In this book you may find some points overlapping or repeating – humility, honesty, gratitude, fair play and others. The fact that parenting is a broad spectrum, narrow bands in it tend to overlap in places. But each band has its distinct wave length and is not obscure – a feature you will notice in the blog I hosted, as a preparation to this book. The link to the blog is: http://thechildisfatheroftheman.blogspot.in/ To bring more order into it, the book is divided into two parts: the first, spotlights the basics and the second highlights special instructions parents have to give them, to make them children of quality.
I use the pronoun ‘we’ in most places, because I am a parent like you. Besides, as I try to share my thoughts with you, I learn. In some places I use the term ‘parents’, the category to which we belong. I like anecdotes and quotations, particularly when they strengthen the point I am trying to make. When I attended university, I read words that were credited to Sir Isaac Newton, which made an impression on my young mind. After more than 50 years the impact of his words has not weakened: “If I have seen further it is only by standing on the shoulders of giants”. That was a life-time lesson for me. Since then I have relied on the words of giants and stories of them (and even common folk), to reinforce the points I try to make. That is why you will find many quotations and anecdotes in this book. I hope you enjoy reading them. Some of the anecdotes have been adapted from a book on daily meditations titled, God Here and Now, by Hedwig Lewis, SJ. Some incidents reported in local papers are included; a few from international publications as well; a few are borrowed from the internet. Where I could connect, I have given the source of the story and the quotation. It is likely that some of you have read a few of these stories and quotations before. My hope is that one more reading will not spoil your day. I have also included a few snippets from my sons. Please keep a pencil or pen handy, to mark points or passages you would want to revisit.

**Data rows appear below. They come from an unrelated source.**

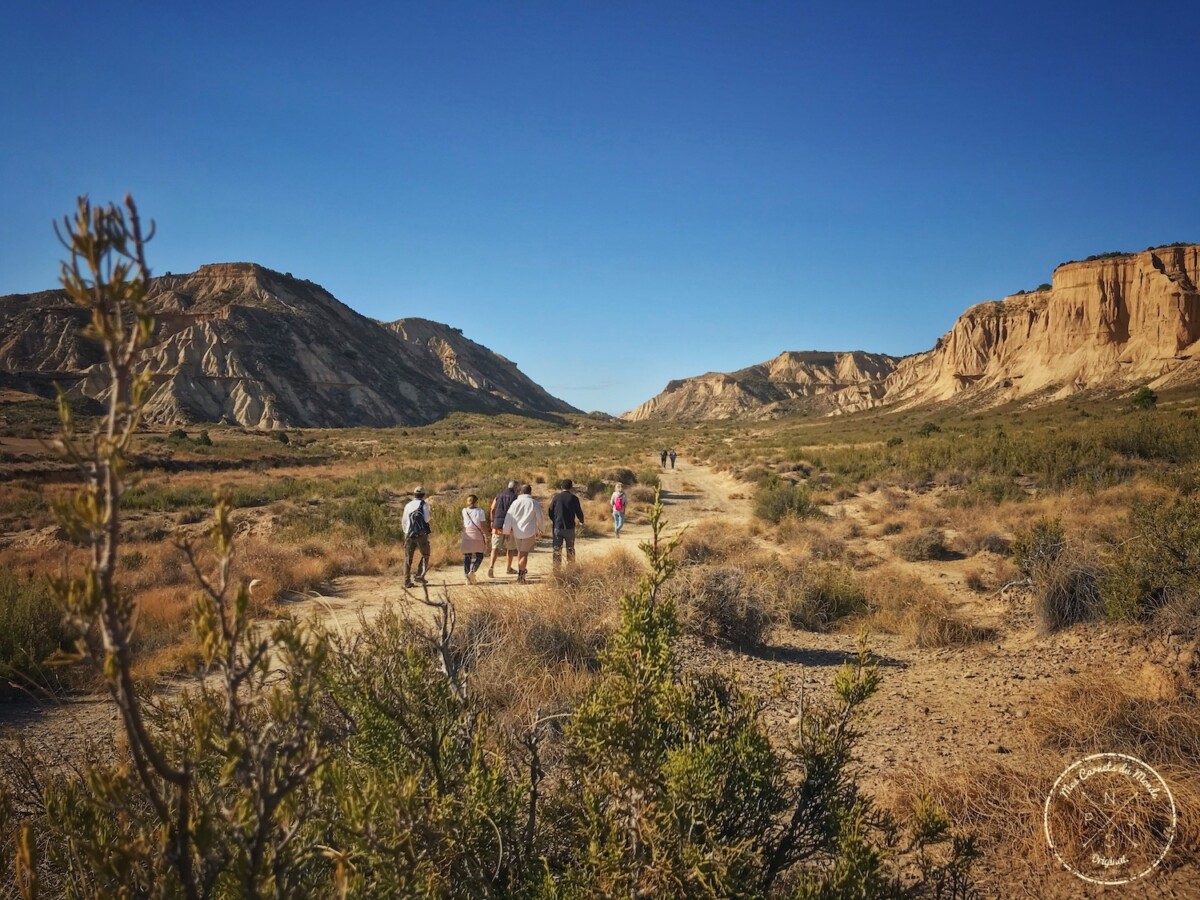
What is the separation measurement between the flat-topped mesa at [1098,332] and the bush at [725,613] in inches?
2500

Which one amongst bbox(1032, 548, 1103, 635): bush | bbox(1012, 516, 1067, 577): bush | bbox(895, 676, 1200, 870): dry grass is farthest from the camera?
bbox(1012, 516, 1067, 577): bush

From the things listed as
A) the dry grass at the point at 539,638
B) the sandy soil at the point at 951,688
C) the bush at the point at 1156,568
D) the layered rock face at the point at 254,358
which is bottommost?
the sandy soil at the point at 951,688

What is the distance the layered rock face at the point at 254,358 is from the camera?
60438mm

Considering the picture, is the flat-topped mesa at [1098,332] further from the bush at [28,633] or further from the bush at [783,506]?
the bush at [28,633]

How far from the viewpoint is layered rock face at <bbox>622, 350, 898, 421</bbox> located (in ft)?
428

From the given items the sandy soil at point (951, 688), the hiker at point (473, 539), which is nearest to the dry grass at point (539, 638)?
the sandy soil at point (951, 688)

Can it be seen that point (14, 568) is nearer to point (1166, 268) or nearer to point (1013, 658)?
point (1013, 658)

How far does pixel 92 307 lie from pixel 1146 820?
5.54 m

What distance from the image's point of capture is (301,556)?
11758mm

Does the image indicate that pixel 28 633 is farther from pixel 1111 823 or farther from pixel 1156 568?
pixel 1156 568

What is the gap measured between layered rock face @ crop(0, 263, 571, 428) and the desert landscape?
Result: 43334 mm

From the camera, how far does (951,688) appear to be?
6.10 metres

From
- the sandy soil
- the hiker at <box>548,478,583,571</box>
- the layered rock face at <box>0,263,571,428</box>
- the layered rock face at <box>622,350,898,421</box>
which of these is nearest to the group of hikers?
the hiker at <box>548,478,583,571</box>

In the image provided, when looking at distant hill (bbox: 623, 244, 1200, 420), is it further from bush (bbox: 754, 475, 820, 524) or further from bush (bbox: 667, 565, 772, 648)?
bush (bbox: 667, 565, 772, 648)
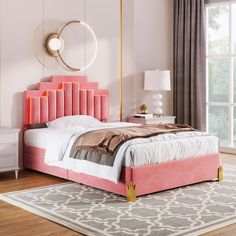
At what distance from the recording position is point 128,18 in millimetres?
7098

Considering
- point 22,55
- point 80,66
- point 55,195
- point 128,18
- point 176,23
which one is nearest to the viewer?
point 55,195

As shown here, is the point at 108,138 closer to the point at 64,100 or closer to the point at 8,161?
the point at 8,161

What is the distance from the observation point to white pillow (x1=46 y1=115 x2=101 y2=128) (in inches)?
233

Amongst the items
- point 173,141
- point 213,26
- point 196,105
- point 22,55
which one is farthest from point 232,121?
point 22,55

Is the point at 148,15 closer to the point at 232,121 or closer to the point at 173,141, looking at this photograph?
the point at 232,121

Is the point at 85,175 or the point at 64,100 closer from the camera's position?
the point at 85,175

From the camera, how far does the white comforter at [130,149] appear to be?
4.42 m

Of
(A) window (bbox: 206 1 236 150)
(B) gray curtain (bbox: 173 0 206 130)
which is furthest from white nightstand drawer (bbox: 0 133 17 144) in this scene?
(A) window (bbox: 206 1 236 150)

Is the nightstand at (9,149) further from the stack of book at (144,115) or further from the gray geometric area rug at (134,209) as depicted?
the stack of book at (144,115)

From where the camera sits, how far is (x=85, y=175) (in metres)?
4.83

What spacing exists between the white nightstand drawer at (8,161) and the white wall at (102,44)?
56 centimetres

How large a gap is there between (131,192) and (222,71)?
363 centimetres

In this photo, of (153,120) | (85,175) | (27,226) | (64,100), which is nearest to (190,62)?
(153,120)

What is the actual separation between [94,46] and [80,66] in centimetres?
38
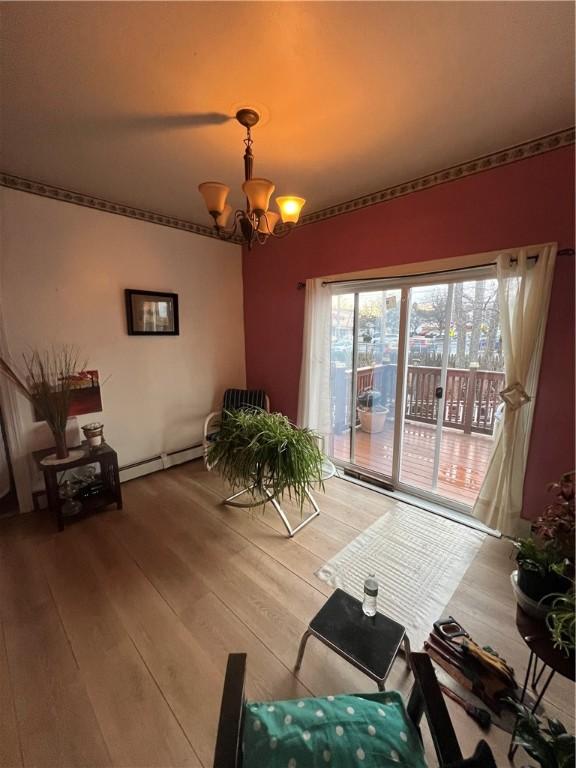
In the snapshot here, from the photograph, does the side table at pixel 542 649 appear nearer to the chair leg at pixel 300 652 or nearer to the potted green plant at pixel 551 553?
the potted green plant at pixel 551 553

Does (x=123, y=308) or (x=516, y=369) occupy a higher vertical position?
(x=123, y=308)

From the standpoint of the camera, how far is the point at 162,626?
1.54 meters

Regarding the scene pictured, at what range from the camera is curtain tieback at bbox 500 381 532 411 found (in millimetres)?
1967

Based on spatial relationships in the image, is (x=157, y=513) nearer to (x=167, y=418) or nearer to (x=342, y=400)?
(x=167, y=418)

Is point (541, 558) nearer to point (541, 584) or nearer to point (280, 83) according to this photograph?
point (541, 584)

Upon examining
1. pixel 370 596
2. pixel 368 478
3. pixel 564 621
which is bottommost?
pixel 368 478

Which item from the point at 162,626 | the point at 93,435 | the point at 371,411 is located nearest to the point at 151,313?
the point at 93,435

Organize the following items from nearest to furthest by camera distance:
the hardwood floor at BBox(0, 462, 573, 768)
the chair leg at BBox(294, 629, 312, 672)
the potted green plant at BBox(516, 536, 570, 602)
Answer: the potted green plant at BBox(516, 536, 570, 602) < the hardwood floor at BBox(0, 462, 573, 768) < the chair leg at BBox(294, 629, 312, 672)

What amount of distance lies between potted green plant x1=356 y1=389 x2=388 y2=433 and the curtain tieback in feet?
3.42

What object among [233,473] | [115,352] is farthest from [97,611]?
[115,352]

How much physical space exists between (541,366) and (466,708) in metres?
1.84

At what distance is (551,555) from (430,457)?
1858mm

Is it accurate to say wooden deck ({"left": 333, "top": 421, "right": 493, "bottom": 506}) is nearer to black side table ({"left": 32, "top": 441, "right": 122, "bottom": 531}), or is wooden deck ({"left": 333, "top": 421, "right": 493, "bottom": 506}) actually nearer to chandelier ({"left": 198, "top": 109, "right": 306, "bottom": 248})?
chandelier ({"left": 198, "top": 109, "right": 306, "bottom": 248})

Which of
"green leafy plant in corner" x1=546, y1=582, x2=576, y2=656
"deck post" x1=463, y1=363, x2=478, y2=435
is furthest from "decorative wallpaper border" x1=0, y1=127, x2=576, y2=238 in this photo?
"green leafy plant in corner" x1=546, y1=582, x2=576, y2=656
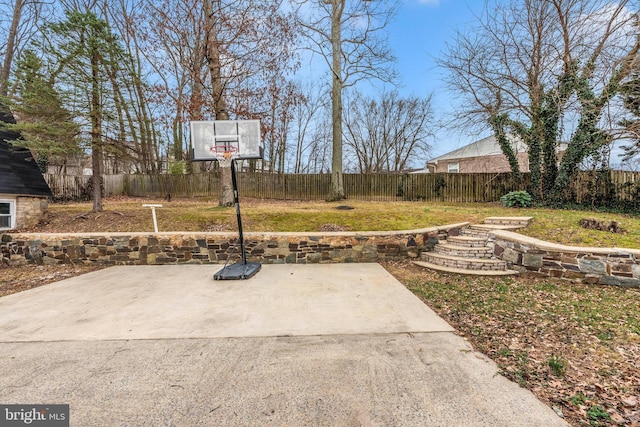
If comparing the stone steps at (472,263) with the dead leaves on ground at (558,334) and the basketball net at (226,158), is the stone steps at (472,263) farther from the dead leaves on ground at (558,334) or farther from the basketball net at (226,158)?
the basketball net at (226,158)

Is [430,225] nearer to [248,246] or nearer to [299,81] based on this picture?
[248,246]

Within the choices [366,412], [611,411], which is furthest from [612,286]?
[366,412]

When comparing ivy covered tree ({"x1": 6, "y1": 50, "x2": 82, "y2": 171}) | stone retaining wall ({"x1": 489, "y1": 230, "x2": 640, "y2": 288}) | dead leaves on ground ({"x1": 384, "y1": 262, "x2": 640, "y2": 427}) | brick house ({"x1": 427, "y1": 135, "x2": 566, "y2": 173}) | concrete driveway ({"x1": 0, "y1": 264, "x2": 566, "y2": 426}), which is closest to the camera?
concrete driveway ({"x1": 0, "y1": 264, "x2": 566, "y2": 426})

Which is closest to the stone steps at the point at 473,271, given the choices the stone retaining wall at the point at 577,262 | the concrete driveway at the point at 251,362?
the stone retaining wall at the point at 577,262

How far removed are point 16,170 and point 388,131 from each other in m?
22.4

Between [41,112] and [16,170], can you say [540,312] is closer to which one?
[41,112]

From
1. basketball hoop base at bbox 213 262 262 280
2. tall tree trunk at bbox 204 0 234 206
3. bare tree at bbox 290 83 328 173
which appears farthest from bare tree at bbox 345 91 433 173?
basketball hoop base at bbox 213 262 262 280

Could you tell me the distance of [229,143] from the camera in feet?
17.4

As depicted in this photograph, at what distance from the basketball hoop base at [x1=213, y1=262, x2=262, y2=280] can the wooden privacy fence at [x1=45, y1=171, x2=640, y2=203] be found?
9134 millimetres

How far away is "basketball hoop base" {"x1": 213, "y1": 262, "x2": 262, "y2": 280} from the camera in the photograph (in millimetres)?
4707

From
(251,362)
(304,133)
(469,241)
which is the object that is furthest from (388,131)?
(251,362)

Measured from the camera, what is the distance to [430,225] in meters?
6.57

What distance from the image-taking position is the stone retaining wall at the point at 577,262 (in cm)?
425

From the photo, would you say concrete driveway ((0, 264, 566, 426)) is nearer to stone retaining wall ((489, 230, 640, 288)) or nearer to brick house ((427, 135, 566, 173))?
stone retaining wall ((489, 230, 640, 288))
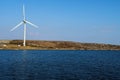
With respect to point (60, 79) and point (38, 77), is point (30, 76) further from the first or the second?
point (60, 79)

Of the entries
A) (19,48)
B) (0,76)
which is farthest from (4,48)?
(0,76)

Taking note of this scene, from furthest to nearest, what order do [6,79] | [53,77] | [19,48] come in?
[19,48] < [53,77] < [6,79]

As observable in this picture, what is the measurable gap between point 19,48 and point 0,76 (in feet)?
475

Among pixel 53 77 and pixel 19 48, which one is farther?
pixel 19 48

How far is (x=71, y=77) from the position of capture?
5162 centimetres

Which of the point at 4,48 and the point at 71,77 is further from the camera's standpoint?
the point at 4,48

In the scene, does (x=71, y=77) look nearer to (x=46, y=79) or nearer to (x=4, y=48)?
(x=46, y=79)

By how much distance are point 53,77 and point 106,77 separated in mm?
9104

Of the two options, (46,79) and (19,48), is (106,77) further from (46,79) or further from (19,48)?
(19,48)

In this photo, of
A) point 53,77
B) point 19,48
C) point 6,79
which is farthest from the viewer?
point 19,48

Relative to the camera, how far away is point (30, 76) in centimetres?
5256

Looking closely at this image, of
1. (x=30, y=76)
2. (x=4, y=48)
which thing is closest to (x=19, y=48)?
(x=4, y=48)

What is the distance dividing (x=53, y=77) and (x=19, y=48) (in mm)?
146130

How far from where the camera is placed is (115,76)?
176 feet
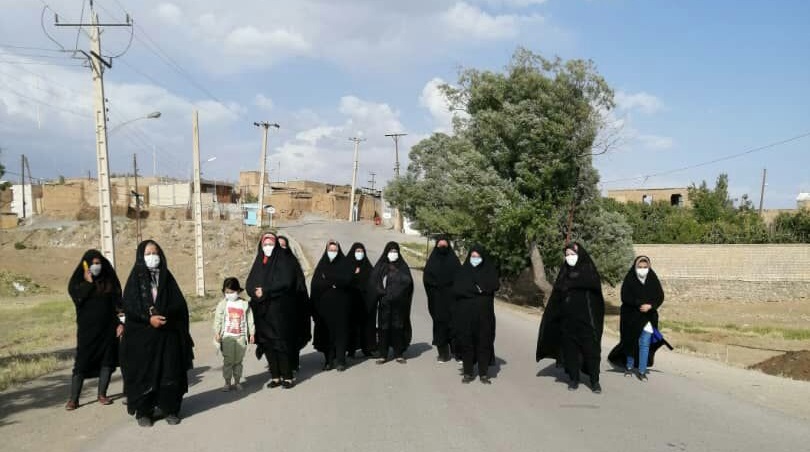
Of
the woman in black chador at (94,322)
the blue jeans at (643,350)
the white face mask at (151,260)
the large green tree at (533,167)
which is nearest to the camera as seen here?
the white face mask at (151,260)

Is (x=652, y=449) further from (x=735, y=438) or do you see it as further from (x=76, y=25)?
(x=76, y=25)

When writing this book, Mabel was an enormous help to me. She scanned the book at every stage. Good at proof-reading, she checked for errors in sentence construction and punctuation. All my children were equally involved, ploughing through every line to plant helpful suggestions which would give the book a harvest-ready appearance. Ivan, my third son, designed the front cover and wrote the back cover text. You are right – it has the makings of a family project.
I thank Joe Antony SJ, for persuading me to write a series of articles on parenting for his magazine, The New Leader. That set the process going – the articles, the blog and the book. I am grateful to renowned author Theresa Cheung for taking time off to read the manuscript and endorse the book. Her opinion means a lot to me. I thank Ms Kritika Srinivasan, Editor, ParentEdge, Singapore, for reading the book and sharing her insights in the Foreword. I kneel in thanksgiving to God for blessing me as a parent, for the great family He gave me and, for the opportunity to write this book.
God bless you and your family. I hope you enjoy your parenting journey and invest in your children to make them your finest achievement.